I hate the countryside. He walks behind me. I hate the countryside. Back down the slope. I hate the countryside. Back to the truck. I hate the countryside. Ishida walks behind me. I hate the countryside. Ishida says nothing. I hate the countryside. I say nothing. I hate the countryside. Tachibana says nothing. I hate the countryside

I hate the countryside. I hate the country-folk –

By these ditches. In this terrible place

There is nothing else to say.

*

Down the side of another mountain and into a valley, we follow the signs for Kanuma, a river to our right and a railway line to our left –

Lines of people making their way back towards the station

‘Local people call it the Scavenging Line these days,’ shouts Chief Tachibana from the back of the truck. ‘Because the only people who ever use the trains on that line now are city people from Tokyo, up here to scavenge after our rice and our sweet potatoes…’

Lines of people with their supplies on their backs

‘They’ve turned them into freight trains,’ agrees the driver. ‘No panes of glass in the windows, old boards for doors…’

Lines of people with their backs bent double

‘Difficult to tell what’s human and what’s luggage…’

Lines of people under the setting sun

‘The early morning trains are the worst, packed…’

Lines of people all reduced to this

‘Infested as well, with fleas and with lice…’

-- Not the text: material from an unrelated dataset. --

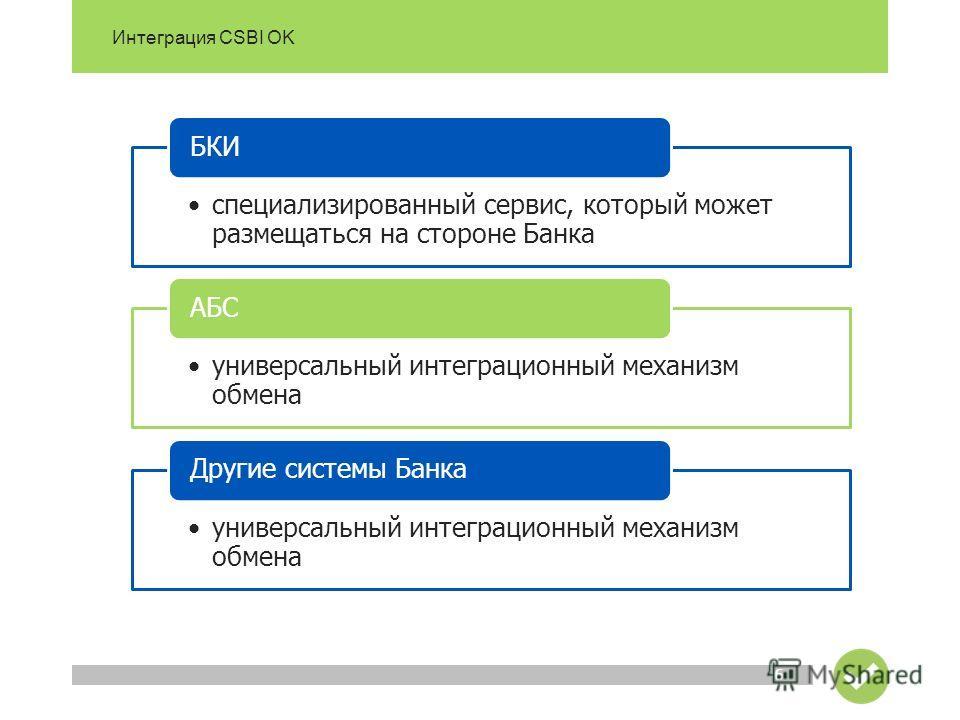 Интеграция CSBI OK 6 специализированный сервис, который может размещаться на стороне Банка БКИ универсальный интеграционный механизм обмена АБС универсальный интеграционный механизм обмена Другие системы Банка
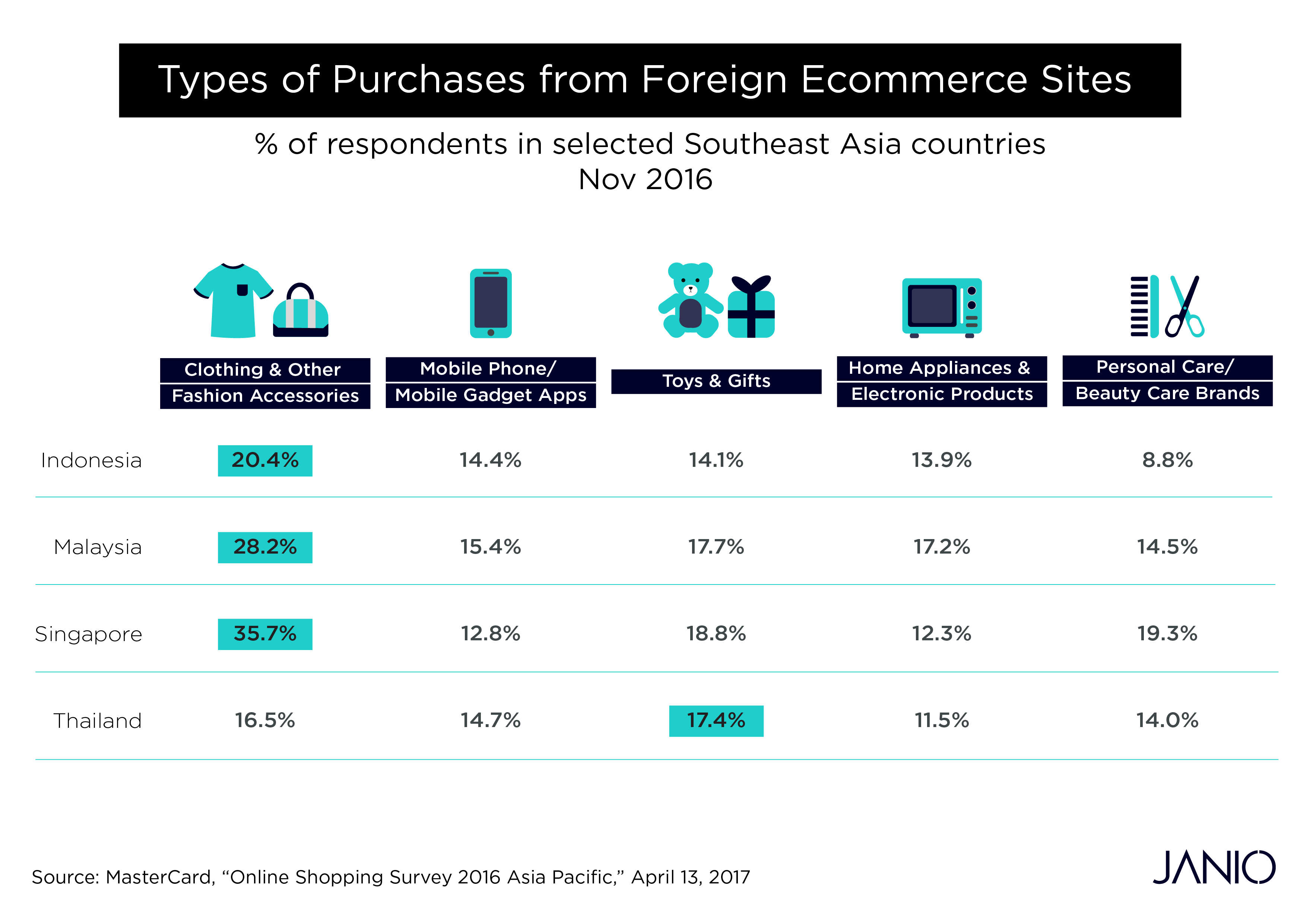 Infographic - Types of Purchases from Foreign eCommerce Sites - MasterCard Online Shopping Survey 2016 APAC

Lines of people, beaten to this

And on and on they drone, on and on about city-folk; how it was city-folk who had brought all these problems onto Japan, how it was all the fault of city-folk, but now city-folk demand and expect the country-folk to help them and look after them when it was city-folk who had brought this mess on Japan, the city-folk who got us into this mess, and on and on they drone, on and on about city-folk –

I hate the countryside and I hate the country-folk

But I’m not listening to them. I am looking out for Kanuma police station. They are looking out for us too. The Kanuma police –

They are waiting for us. They are waiting for me

They are watching for us. They are listening out for the sound of Tachibana’s battered old mountain truck coming through the town towards their quaint old rural police station –

We are here. I am here

The driver pulls up right outside the pristine police station, right outside the eight pristine police officers who have lined up in the sinking sun to greet us, to bow, to salute and welcome us to Kanuma police station. Detective Ishida and I bow back and salute and thank them and then we follow Chief Tachibana up the clean little steps and into his police station where two officers behind the front desk bow and salute and welcome us again to their station –

‘I have a telegram from Tokyo for a Detective Ishida,’ announces one of the two men. Ishida quickly steps forward –

I curse! I curse! I curse! I curse! I curse! I curse!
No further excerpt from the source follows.